Construction, eNews
Who’s on the job? Why job information matters
In construction credit, money is flowing down the ladder of supply and material suppliers and service providers selling to subcontractors are vulnerable to delayed payments—or worse, not getting paid at all. The critical first step in effectively managing construction credit is gathering and verifying job information, especially identifying everyone involved in the project.
Why it matters: Overlooking those involved in the project during the early stages can be risky, especially when forgetting to notify key players of a preliminary lien notice can compromise a creditor’s ability to perfect a mechanic’s lien. While not every state requires creditors to notify the lenders on the project when filing prelien notices, it’s best that credit managers know who is involved to protect their company from risk.
“In a lot of states, you are required to notify your subcontractor, customer, general contractor, owner and lender when filing preliminary lien notices,” said George Demakis, corporate credit and pricing manager for Stone Group of Companies (Spokane, WA). “If you don’t notify the lender, you could potentially lose your lien rights with respect to that lender, so in the event that the lender takes control of the project or refuses to pay, you would have no recourse against them. Even in states where it’s not required, it’s a good idea to let the lender know you’re involved so they’re aware there’s someone providing materials that could file a lien on the project.”

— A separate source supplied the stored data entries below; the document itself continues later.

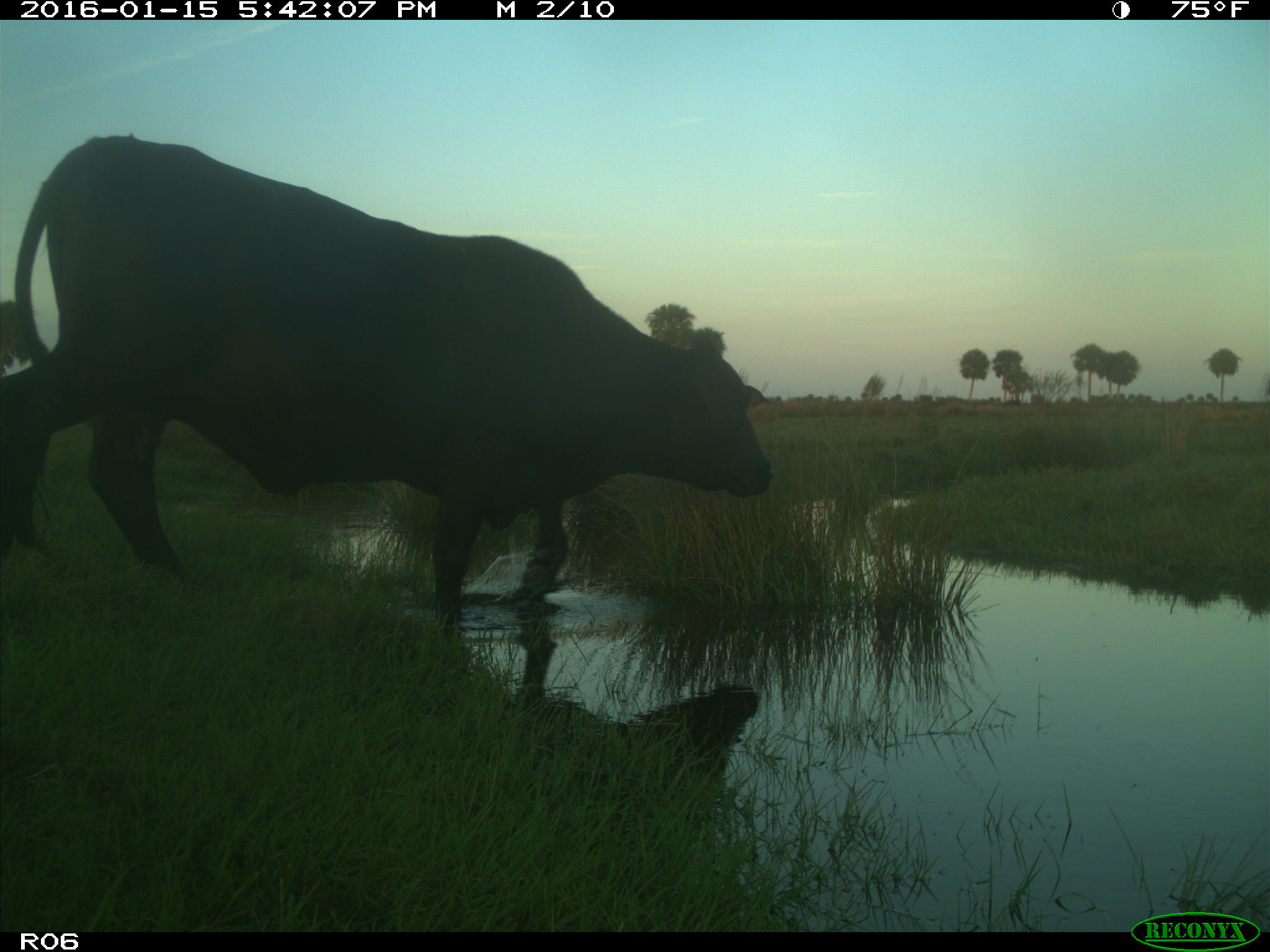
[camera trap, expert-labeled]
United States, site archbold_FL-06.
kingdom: Animalia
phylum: Chordata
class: Mammalia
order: Artiodactyla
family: Bovidae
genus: Bos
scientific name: Bos taurus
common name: domestic cow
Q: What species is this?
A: Bos taurus (domestic cow).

The best defense against losing lien rights is being proactive about gathering pertinent information. “Our practice is to obtain all job information at the beginning of the project,” said Deana Reynolds, director of credit for Edges Electrical Group (Sacramento, CA). “This is not only to ensure our notices go out with all the information within 20 days of the start date, but also because if we open the job and allow purchases on it before getting all the info, the customer doesn’t have the incentive to get that information over to us in a timely manner.”
It can be challenging to determine everyone involved on projects, especially when other key players in the project are withholding information, but credit managers can find creative routes to ensure they’re fully informed. “If you are a supplier, don’t be afraid to go directly to the general contractor to ask for the job information,” Reynolds said. “Often the prelien information will come to us with an architect listed as well, and they can also be a good resource. With that being said, my best advice would be to make sure you have some outside sources available for verification.”
The tenets of knowing your customer extend to several parties when working on a project, making maintaining relationships with key players an important part of a well-rounded approach to construction credit. “Whether it is the owner, the lender or even the bonding company, you want to be able to pick up the phone and call those people at any time to get an update,” Demakis said. “Whether you are looking for an update on the status of funding or a bond, it can be helpful to have everyone’s contact information in case the general contractor isn’t getting back to you. The more information you can get upfront, the better.”
The bottom line: As always, it is best for credit professionals to be as informed as possible on the project they are working on and who else is involved in the project. Without full job information at the onset of a project, credit managers risk losing lien rights after failing to properly notify all key parties, leaving their company vulnerable to loss.